ReactiveSecurityContextHolder.getContext().block() is null with custom AuthenticationToken (Sample provided)

[eximius313]

Summary

Documentation here and here shows example of how to get Authentication token using ReactiveSecurityContextHolder.getContext() but this is misleading because it always returns null!
I spent days on trying to figure out what I'm doing wrong in my AuthenticationManager, ServerSecurityContextRepository and/or WebFilters to get current logged user in my Controller:

@GetMapping
@PreAuthorize("hasRole('USER')")
Mono<String> getMyProfile() {
    return ReactiveSecurityContextHolder.getContext()
            .map(SecurityContext::getAuthentication)
            .map(Authentication::getName);
}

and finally I found this issue: #4790, changed my Controller to:

@GetMapping
@PreAuthorize("hasRole('USER')")
Mono<String> getMyProfile(@AuthenticationPrincipal Mono<UserDetails> details) {
        return details
        .cast(User.class)
        .map(User::getLogin);
}

and it magically worked (still I have no idea why....)

Actual Behavior

Documentation is not clear on how to obtain UserDetails/Principle in Controller

Expected Behavior

Documentation should explain exactly what is written in this comment: #4790 (comment)

[eximius313]

It occurred, that this was not a problem with documentation, but actually a bug!
I was blocking on Context:
final SecurityContext context = ReactiveSecurityContextHolder.getContext().block(); and the context was always null.
Because I was using custom AuthenticationToken, in tests I used: SecurityMockServerConfigurers.mockUser; and it also was returning null.
Surprisingly, when I tried WithMockUser instead - it worked!

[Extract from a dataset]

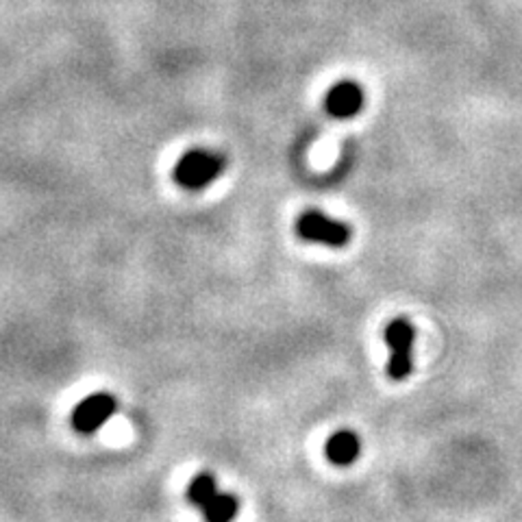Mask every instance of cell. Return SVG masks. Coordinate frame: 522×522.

1. Run the sample: SpringSecurityReactiveSample.zip with ./gradlew test and you'll get NPE.
2. Go to ControllerTest, comment the line 65 and uncomment 62
3. Run ./gradlew test again, and tests pass

[yyunikov]

+1 Same for me, I always get a null in ReactiveSecurityContextHolder for some reason.

[LBoraz]

Still a bug in 5.2.2, ReactiveSecurityContextHolder returns NEVER a context, not even when mocked in unit tests

[luvarqpp]

I have an issue, which pointed me here. I am trying to use CsrfMutator and it fails on NPE. Can this issue be connected to #7778 ?

[rwinch]

You cannot use .block() because it subscribes and does not have the security context as part of the subscriber context that is established by Spring Security's WebFilter.

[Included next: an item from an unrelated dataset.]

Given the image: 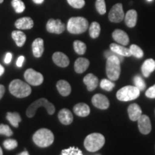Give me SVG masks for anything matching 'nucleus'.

If you believe this is a bug, please provide a complete and minimal sample (i.e. GitHub repository) of the problem with details on how to reproduce the issue, what you expect to happen, and what actually happens.

[spring-projects-issues]

If you would like us to look at this issue, please provide the requested information. If the information is not provided within the next 7 days this issue will be closed.

[eximius313]

@rwinch - I have provided the sample project in my second comment two years ago (#5207 (comment))

[rwinch]

Thanks for the pointer. Sorry I wasn't clear. I wasn't sure if someone had an example that does not use .block(). Some comments seem to imply that ReactiveSecurityContextHolder never works for them.

ReactiveSecurityContextHolder uses Reactor's Context and does not allow .block() because the subscriber context won't be propagated. For understanding how Reactor's Context works refer to Adding a Context to a Reactive Sequence section of their reference.

More generally, you should not invoke .block() in async threads because that breaks reactive semantics (which should not be blocking). In newer versions of Reactor it will throw an Exception if you try to .block() any Publisher in an async thread.

I'm going to close this issue as invalid since the example uses .block(). If someone has an issue leveraging ReactiveSecurityContextHolder without using .block() then please create a new ticket.

[Nida96]

Still not fixed without using block

[sohelnaikawadi1]

I can confirm it still doesn't work without using block().